Frodo lay on his back in the middle of the bed, gazing up at Sam's animated face. Sam was propped up on his elbow, one leg slung over Frodo's, his free hand slowly tracing the planes and lines of Frodo's face, fingertips playing over the skin softly, his words soft but eager.
". . . and Ithilien! You wouldn't believe the change the gardens there have undertaken, I hardly recognised it myself! Captain Faramir - and the Lady Eowyn, of course, the place wouldn't be half as beautiful without all the love she puts into it . . ."
Rosie leaned over and ran her fingers along the line of Frodo's collarbone - stark and fragile in the silvery light - following it to the roundness of his shoulder and down his arm. She left a light kiss in the soft corner of his inner elbow, stroked her lips against the fine skin of his wrist.
Sam's words trailed out into soft humming as he descended to press them directly to Frodo's mouth; then the only sound was the sighing of their breaths and wetness of their mouths as Frodo drew Rosie up to join them.
Oh, how she had missed this taste, of Frodo and of the both of them together . . .
"I missed you," Frodo gasped as Sam slid a hand down, stroking his hip. Rosie laughed softly, for no reason but for the joy in the taste of his skin as her mouth moved to his chin, his jaw, his throat. She drew his hand up to her breast and he caressed the spot over her heart for a moment before carefully circling a nipple. The calluses on his fingers were entirely different from Sam's, yet brought the same burning, flickering warmth deep in her belly. "This bed was too big and cold without you."

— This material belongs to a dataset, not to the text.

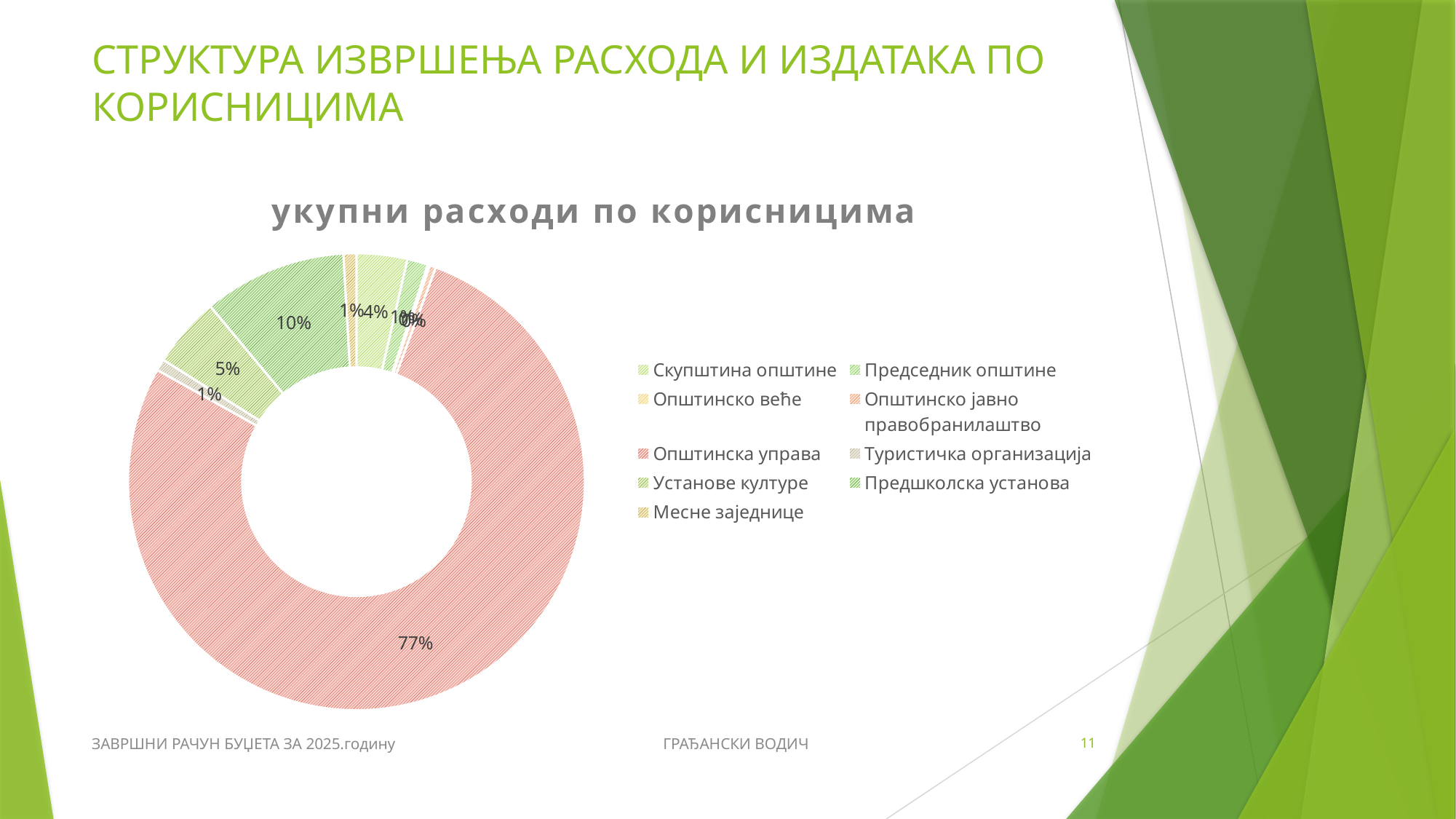
What percentage is shown for Установе културе? 5% Which legend entry is listed last in the chart's legend? Месне заједнице Which is larger, the share for Предшколска установа or the share for Установе културе? Предшколска установа What percentage is shown for Скупштина општине? 4% What percentage is shown for Туристичка организација? 1% What share of the chart does Предшколска установа account for? 10% How many categories does the chart's legend list? 9 What kind of chart is shown on the slide? Doughnut (pie) chart What is the title of the chart? укупни расходи по корисницима What is the difference in percentage points between the share for Општинска управа and the share for Предшколска установа? 67 percentage points What share of total expenditure is attributed to Општинска управа? 77% Which category has the largest share of the chart? Општинска управа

Sam grunted softly, speaking into the hollow of Frodo's throat. "As was ours without you."
Frodo rolled over onto his side, and Rosie drew Sam in close behind him with her leg thrown tight over Frodo's hip. He didn't last long, gasping into Rosie's kiss and the muscles at the back of his neck tense then relaxing under Sam's mouth.
"Well that didn't take very long now, did it?" Rosie teased softly after a while, as Frodo's slow caresses drew her and Sam back to sleepy awareness.
"Mmm," Frodo hummed as Sam stretched an arm over both of them to trace the line of Rosie's ear. "Too long without you."
*****
"Are you still writing that story?" Rosie asked, kissing each of Frodo's ink-stained fingers in turn. "With the boy who finds the sword?"
"He draws it out of a stone, doesn't he?" Sam asked, breath warm and damp on Frodo's shoulder, strong arms banding about them both.
"Yes, to both of you," Frodo laughed quietly. "The boy's found the sword now, and has been on his quest - he became king, and married a beautiful princess." He smiled, pressing his hand to Rosie's cheek in a brief caress. "But I haven't written any more for a while now, I'm stuck as to what to write next."
"Does he love her?" Rosie asked, stroking her fingers up the back of his hand and pressing it to her face.
"Oh, very much so. And she loves him, but she also loves another."
"Another lad or another lass?" Sam rumbled from behind him, and Frodo laughed again.
"Another lad, one of the King's knights. His most beloved knight."
Sam softly kissed the spot below Frodo's ear. "Then I don't see what the problem is, if they all love eachother."
"No," Frodo murmured, sliding his arms around Rosie's waist and leaning his head back into Sam. "I suppose you're right." His lashes fluttered, lids closing in sleep as the fresh light of dawn crept into the room. Rosie and Sam joined him.